## PROBLEM REQUIREMENTS
Everything from the line containing "Elevation-wise, which of" down to the last line of the entries below must be transcribed exactly, and nothing else.
----- DATA SUPPLIED
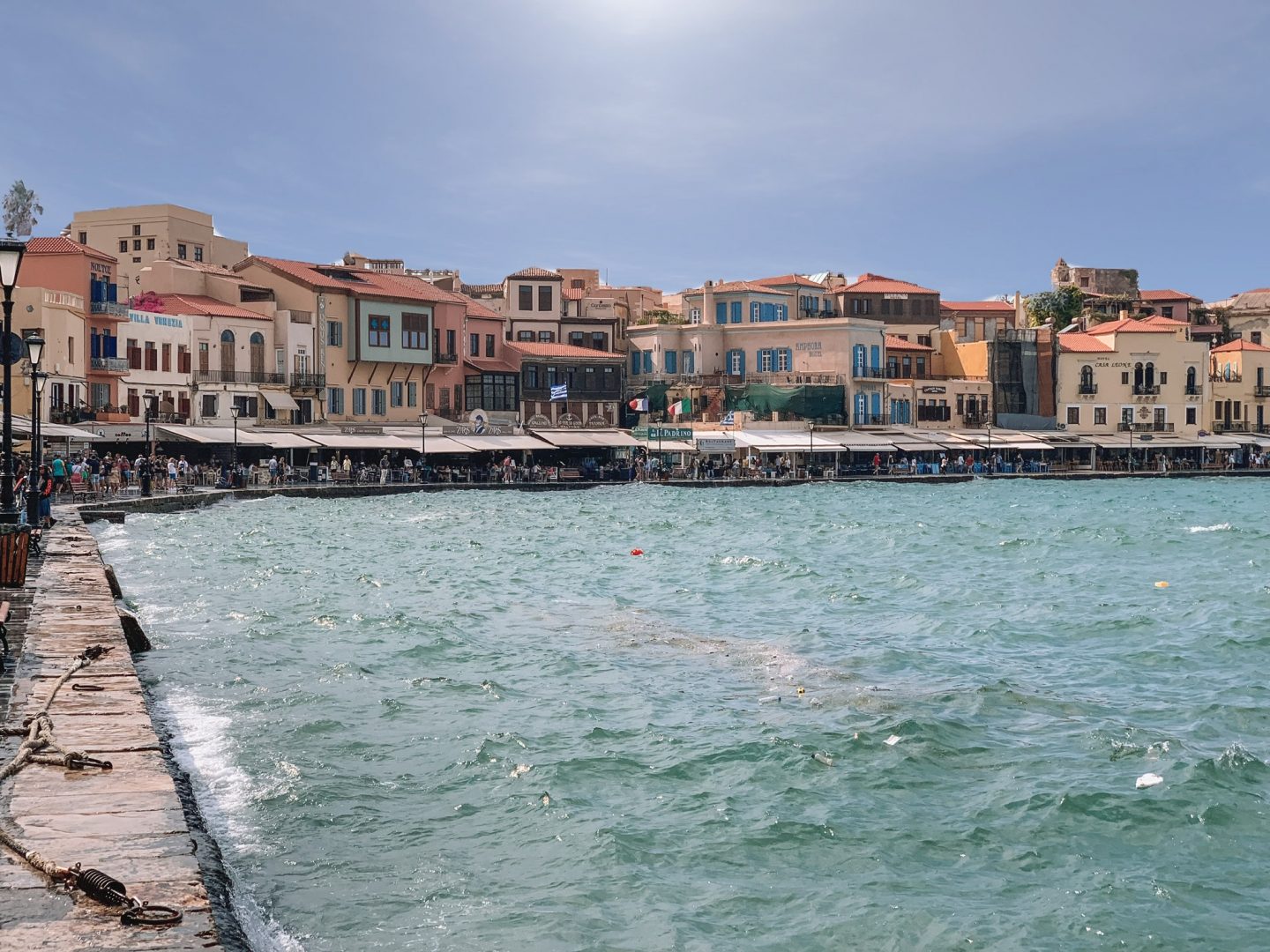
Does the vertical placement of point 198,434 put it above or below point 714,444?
above

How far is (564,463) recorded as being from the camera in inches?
2596

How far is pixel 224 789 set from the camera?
1034 centimetres

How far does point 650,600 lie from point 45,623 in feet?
35.7

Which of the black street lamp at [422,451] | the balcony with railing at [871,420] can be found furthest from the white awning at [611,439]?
the balcony with railing at [871,420]

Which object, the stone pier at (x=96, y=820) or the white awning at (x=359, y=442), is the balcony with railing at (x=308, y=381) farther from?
the stone pier at (x=96, y=820)

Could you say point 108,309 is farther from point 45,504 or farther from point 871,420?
point 871,420

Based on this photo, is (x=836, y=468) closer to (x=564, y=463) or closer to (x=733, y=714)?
(x=564, y=463)

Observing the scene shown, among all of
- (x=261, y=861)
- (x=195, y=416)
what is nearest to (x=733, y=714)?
(x=261, y=861)

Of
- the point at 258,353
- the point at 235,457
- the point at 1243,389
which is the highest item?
the point at 258,353

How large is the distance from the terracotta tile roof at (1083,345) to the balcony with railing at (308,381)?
44592mm

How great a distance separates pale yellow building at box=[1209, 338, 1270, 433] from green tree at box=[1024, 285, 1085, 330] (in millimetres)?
17472

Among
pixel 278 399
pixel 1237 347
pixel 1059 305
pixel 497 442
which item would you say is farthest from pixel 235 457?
pixel 1059 305

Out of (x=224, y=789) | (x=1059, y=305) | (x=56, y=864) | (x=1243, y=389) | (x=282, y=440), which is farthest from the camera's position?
(x=1059, y=305)

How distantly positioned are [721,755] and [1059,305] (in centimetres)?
9728
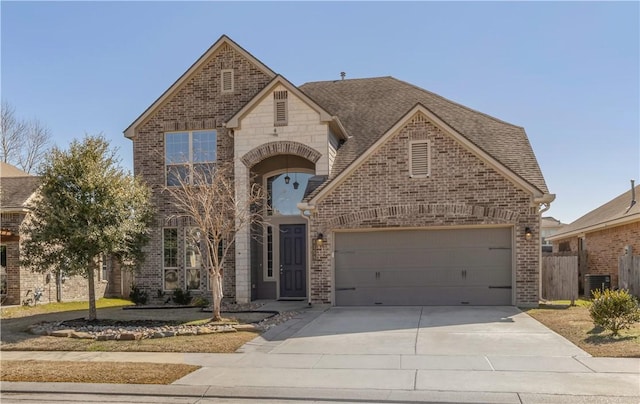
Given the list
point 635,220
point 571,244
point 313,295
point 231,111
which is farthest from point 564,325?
point 571,244

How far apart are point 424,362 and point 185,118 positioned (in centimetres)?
1327

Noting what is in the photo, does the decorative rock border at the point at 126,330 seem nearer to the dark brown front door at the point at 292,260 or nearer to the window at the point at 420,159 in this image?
the dark brown front door at the point at 292,260

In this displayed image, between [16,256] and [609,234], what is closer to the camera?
[16,256]

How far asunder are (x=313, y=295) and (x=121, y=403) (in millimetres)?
9573

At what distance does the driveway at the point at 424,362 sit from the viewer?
775cm

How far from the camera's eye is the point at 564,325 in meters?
12.6

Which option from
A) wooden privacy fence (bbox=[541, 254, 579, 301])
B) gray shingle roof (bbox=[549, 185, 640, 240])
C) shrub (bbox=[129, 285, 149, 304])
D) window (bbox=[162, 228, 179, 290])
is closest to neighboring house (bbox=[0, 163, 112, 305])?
shrub (bbox=[129, 285, 149, 304])

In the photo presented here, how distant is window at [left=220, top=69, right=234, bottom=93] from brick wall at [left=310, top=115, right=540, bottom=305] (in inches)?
225

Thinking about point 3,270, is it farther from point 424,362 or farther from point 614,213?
point 614,213

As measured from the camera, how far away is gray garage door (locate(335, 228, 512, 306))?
16.2 metres

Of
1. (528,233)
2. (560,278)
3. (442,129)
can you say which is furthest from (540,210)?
(442,129)

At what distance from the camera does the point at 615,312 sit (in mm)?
11211

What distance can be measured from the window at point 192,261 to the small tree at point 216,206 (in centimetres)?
24

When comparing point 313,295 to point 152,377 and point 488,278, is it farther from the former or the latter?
point 152,377
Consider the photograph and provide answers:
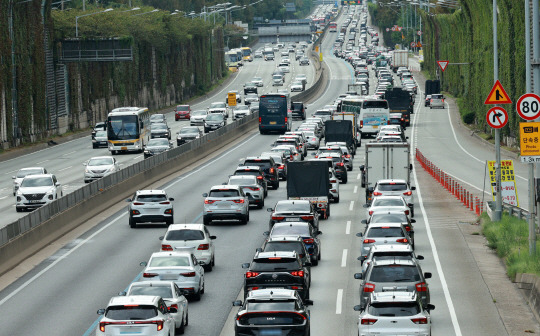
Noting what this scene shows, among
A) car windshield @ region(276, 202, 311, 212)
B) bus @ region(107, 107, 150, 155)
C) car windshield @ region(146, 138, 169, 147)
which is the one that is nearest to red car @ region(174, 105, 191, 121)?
bus @ region(107, 107, 150, 155)

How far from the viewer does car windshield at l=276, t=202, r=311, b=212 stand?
3725 centimetres

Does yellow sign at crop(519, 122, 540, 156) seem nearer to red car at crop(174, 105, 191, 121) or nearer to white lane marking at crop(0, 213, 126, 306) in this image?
white lane marking at crop(0, 213, 126, 306)

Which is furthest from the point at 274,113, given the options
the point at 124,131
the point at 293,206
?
the point at 293,206

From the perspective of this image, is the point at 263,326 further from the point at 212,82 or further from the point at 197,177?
the point at 212,82

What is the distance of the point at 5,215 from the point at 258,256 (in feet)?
76.4

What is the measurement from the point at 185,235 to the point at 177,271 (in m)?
5.19

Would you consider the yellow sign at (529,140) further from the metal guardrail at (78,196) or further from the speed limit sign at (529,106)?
the metal guardrail at (78,196)

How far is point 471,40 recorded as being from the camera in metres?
106

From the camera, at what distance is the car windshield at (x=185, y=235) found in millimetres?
31891

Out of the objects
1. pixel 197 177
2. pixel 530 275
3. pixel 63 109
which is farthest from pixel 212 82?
pixel 530 275

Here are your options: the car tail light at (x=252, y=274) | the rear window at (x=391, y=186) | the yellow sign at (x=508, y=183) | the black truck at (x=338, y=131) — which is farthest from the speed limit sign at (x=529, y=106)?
the black truck at (x=338, y=131)

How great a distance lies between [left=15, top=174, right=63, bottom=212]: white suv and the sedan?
70.6ft

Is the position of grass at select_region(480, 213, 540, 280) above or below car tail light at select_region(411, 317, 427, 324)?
below

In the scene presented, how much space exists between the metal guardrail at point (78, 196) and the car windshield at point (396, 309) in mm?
16251
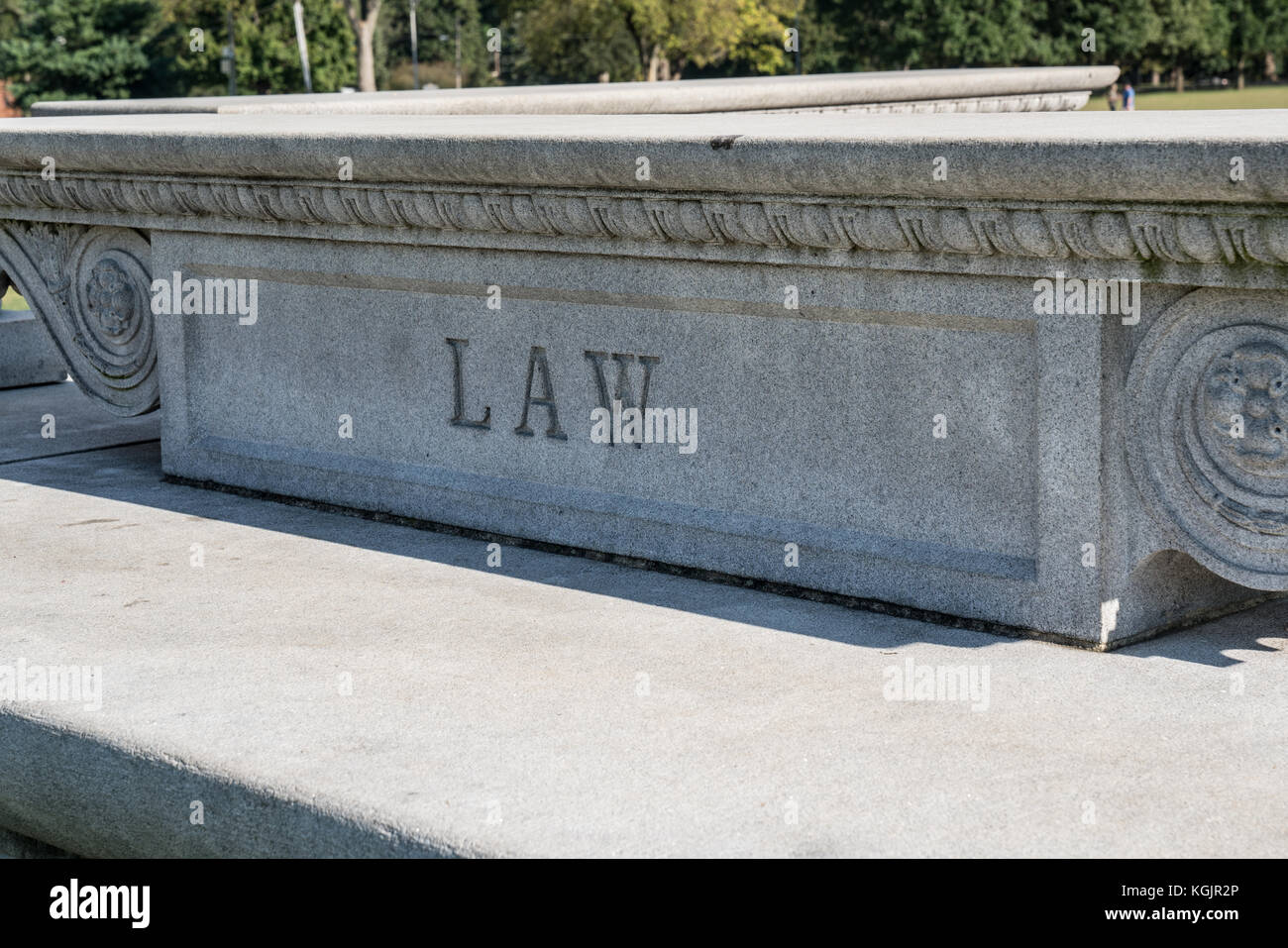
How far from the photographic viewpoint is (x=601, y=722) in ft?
11.2

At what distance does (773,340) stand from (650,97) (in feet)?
12.8

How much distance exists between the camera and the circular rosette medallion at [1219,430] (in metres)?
3.55

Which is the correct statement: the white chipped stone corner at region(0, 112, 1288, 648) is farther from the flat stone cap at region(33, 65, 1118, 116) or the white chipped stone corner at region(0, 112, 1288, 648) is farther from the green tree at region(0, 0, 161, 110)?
the green tree at region(0, 0, 161, 110)

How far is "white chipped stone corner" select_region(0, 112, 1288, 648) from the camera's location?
143 inches

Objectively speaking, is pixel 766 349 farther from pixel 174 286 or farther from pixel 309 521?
pixel 174 286

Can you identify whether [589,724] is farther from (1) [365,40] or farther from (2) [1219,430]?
(1) [365,40]

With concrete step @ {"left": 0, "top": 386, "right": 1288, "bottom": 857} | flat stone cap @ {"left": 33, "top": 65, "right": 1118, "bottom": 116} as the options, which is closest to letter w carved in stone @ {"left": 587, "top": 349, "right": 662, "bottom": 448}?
concrete step @ {"left": 0, "top": 386, "right": 1288, "bottom": 857}

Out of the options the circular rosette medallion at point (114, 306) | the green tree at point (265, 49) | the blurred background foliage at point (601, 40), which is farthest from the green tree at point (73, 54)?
the circular rosette medallion at point (114, 306)

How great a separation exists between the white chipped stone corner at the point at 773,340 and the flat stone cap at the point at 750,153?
1 cm

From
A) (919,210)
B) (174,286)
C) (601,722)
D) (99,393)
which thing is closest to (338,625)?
(601,722)

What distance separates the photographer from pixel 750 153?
13.2 ft
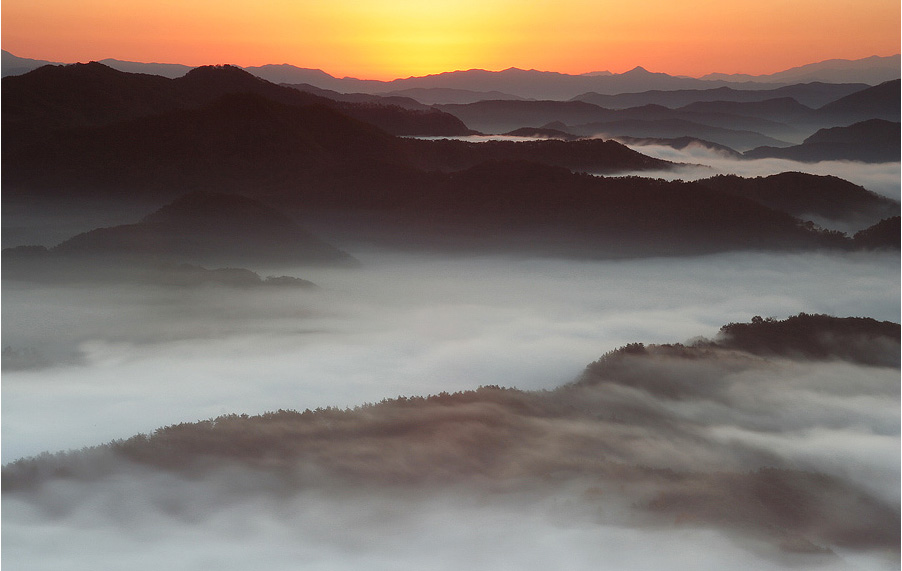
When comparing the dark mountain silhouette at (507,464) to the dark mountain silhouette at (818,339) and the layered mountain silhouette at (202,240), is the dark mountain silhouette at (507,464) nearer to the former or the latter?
the dark mountain silhouette at (818,339)

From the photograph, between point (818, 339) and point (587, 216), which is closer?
point (818, 339)

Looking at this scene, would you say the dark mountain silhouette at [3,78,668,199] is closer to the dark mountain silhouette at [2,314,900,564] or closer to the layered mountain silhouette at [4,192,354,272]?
the layered mountain silhouette at [4,192,354,272]

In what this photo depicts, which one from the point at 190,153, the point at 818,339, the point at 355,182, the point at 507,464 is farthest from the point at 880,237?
the point at 190,153

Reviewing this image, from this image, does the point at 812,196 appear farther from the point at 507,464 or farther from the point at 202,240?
the point at 507,464

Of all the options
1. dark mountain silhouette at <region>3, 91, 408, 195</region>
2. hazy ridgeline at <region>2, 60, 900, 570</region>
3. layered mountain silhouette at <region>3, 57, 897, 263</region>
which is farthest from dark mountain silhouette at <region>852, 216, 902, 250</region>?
dark mountain silhouette at <region>3, 91, 408, 195</region>

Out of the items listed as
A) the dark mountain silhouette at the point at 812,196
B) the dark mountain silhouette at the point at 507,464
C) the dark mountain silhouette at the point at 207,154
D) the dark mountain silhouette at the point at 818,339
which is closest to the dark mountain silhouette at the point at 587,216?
the dark mountain silhouette at the point at 812,196

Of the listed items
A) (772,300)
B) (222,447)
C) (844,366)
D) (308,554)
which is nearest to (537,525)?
(308,554)

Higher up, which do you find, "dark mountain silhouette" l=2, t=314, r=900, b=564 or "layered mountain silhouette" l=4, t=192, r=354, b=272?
"layered mountain silhouette" l=4, t=192, r=354, b=272
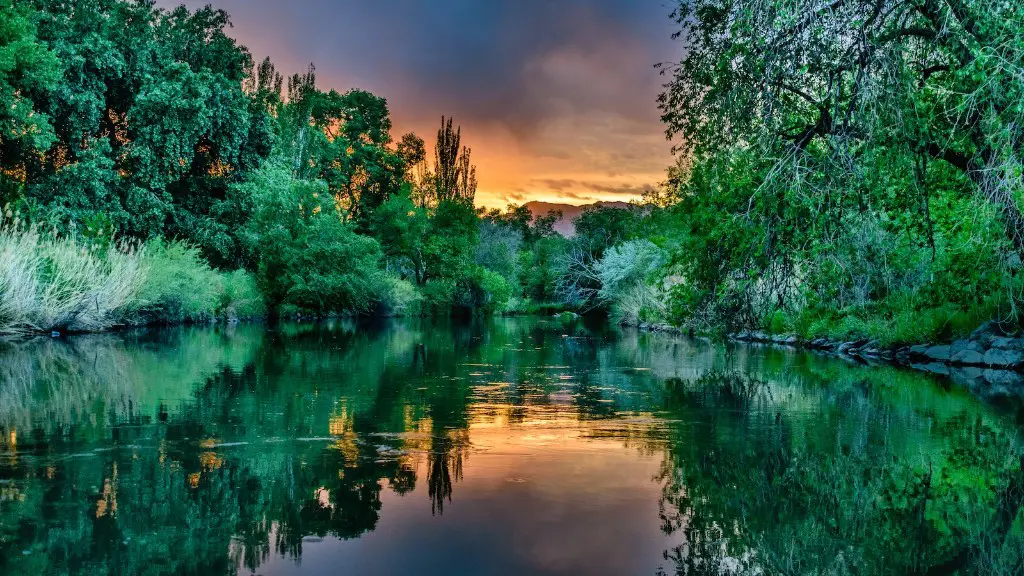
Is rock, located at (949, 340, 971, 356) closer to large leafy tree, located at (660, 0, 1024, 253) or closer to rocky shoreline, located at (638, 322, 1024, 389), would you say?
rocky shoreline, located at (638, 322, 1024, 389)

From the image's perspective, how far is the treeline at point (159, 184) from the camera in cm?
2717

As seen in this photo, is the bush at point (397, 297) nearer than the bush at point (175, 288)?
No

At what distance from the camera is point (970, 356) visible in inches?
778

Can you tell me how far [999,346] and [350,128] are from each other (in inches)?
2166

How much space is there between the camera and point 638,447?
340 inches

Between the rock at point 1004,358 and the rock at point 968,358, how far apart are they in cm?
17

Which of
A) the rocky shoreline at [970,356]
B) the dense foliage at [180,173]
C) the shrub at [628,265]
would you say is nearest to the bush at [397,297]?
the dense foliage at [180,173]

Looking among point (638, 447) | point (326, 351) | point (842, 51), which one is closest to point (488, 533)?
point (638, 447)

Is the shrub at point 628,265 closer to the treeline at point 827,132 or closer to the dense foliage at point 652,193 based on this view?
the dense foliage at point 652,193

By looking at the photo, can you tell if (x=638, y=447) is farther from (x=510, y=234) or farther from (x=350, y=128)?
(x=510, y=234)

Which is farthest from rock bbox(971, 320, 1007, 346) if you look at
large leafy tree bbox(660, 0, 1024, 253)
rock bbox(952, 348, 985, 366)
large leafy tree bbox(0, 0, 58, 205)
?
large leafy tree bbox(0, 0, 58, 205)

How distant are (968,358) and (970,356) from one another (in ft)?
0.24

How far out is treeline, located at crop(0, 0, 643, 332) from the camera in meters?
27.2

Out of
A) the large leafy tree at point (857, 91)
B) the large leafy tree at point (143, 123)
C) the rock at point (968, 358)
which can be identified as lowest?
the rock at point (968, 358)
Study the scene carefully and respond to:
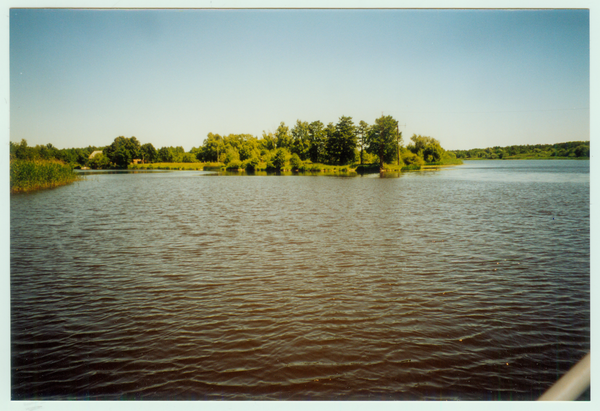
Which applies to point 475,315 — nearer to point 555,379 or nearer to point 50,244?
point 555,379

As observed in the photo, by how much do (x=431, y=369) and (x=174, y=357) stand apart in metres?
4.23

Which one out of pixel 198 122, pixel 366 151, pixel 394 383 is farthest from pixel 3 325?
pixel 366 151

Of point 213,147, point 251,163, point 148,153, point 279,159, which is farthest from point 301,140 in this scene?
point 148,153

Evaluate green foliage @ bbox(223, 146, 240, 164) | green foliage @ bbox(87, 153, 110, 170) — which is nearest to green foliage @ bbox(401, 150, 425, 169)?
green foliage @ bbox(223, 146, 240, 164)

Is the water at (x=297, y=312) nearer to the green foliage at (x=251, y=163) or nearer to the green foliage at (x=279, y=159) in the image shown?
the green foliage at (x=279, y=159)

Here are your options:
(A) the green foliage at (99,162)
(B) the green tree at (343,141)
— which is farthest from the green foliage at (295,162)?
(A) the green foliage at (99,162)

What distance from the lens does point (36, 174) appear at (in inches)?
1230

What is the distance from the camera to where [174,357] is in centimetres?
638

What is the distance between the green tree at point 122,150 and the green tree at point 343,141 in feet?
138

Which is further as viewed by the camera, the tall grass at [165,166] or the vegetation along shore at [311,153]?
the tall grass at [165,166]

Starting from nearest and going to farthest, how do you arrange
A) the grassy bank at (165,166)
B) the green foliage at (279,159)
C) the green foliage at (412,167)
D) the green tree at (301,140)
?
the green foliage at (412,167), the green foliage at (279,159), the grassy bank at (165,166), the green tree at (301,140)

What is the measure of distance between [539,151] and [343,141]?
50647 millimetres

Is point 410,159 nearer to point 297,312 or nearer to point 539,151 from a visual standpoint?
point 539,151

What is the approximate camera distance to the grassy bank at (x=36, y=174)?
2816 centimetres
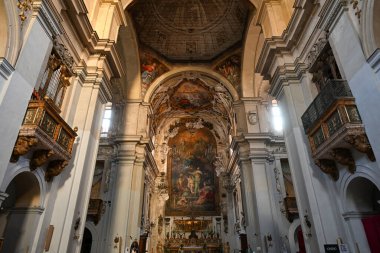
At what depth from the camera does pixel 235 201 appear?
17625mm

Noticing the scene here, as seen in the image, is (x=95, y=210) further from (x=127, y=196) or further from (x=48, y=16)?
(x=48, y=16)

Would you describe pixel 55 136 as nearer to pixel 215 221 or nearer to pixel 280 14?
pixel 280 14

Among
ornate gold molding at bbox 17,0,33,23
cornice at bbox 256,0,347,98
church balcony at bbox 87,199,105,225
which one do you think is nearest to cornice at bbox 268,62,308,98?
cornice at bbox 256,0,347,98

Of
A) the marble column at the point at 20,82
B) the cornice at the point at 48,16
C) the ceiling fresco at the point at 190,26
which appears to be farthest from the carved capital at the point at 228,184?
the marble column at the point at 20,82

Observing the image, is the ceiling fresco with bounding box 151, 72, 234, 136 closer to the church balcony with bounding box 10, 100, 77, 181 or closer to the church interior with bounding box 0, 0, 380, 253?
the church interior with bounding box 0, 0, 380, 253

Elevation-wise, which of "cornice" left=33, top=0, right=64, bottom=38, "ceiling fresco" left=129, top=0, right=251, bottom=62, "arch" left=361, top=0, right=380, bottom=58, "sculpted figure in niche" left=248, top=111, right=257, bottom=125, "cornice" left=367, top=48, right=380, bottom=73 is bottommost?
"cornice" left=367, top=48, right=380, bottom=73

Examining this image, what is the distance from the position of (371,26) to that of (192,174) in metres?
18.9

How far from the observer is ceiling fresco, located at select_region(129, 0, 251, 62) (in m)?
13.0

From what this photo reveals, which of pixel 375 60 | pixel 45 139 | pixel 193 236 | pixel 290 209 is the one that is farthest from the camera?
pixel 193 236

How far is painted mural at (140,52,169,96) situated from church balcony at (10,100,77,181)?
30.4 ft

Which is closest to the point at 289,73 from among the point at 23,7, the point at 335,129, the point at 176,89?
the point at 335,129

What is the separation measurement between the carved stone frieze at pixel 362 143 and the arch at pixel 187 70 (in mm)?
10326

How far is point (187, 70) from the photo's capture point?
16.0 meters

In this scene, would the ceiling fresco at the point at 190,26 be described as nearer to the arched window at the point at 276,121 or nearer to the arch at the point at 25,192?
----------
## THE OUTPUT
Elevation-wise, which of "cornice" left=33, top=0, right=64, bottom=38, "ceiling fresco" left=129, top=0, right=251, bottom=62, "arch" left=361, top=0, right=380, bottom=58, "sculpted figure in niche" left=248, top=111, right=257, bottom=125, "cornice" left=367, top=48, right=380, bottom=73 is bottommost?
"cornice" left=367, top=48, right=380, bottom=73

Examining this image, what is the distance from the position of (371,26) to that of (192,174) in metres?
18.9

How far from the observer is ceiling fresco, located at select_region(129, 0, 251, 62) (in m)?
13.0

From what this photo reveals, which of pixel 375 60 | pixel 45 139 | pixel 193 236 | pixel 290 209 is the one that is farthest from the camera?
pixel 193 236

How far is painted mural at (140,52,169,96) situated from church balcony at (10,100,77,181)?
30.4 ft

Which is closest to the point at 289,73 from among the point at 23,7, the point at 335,129, the point at 176,89?
the point at 335,129

What is the separation measurement between the carved stone frieze at pixel 362 143 and the arch at pixel 187 70 (in mm)?
10326

How far is point (187, 70) from the photo's capture point?
16.0 meters

In this scene, would the ceiling fresco at the point at 190,26 be described as nearer to the arched window at the point at 276,121 or nearer to the arch at the point at 25,192?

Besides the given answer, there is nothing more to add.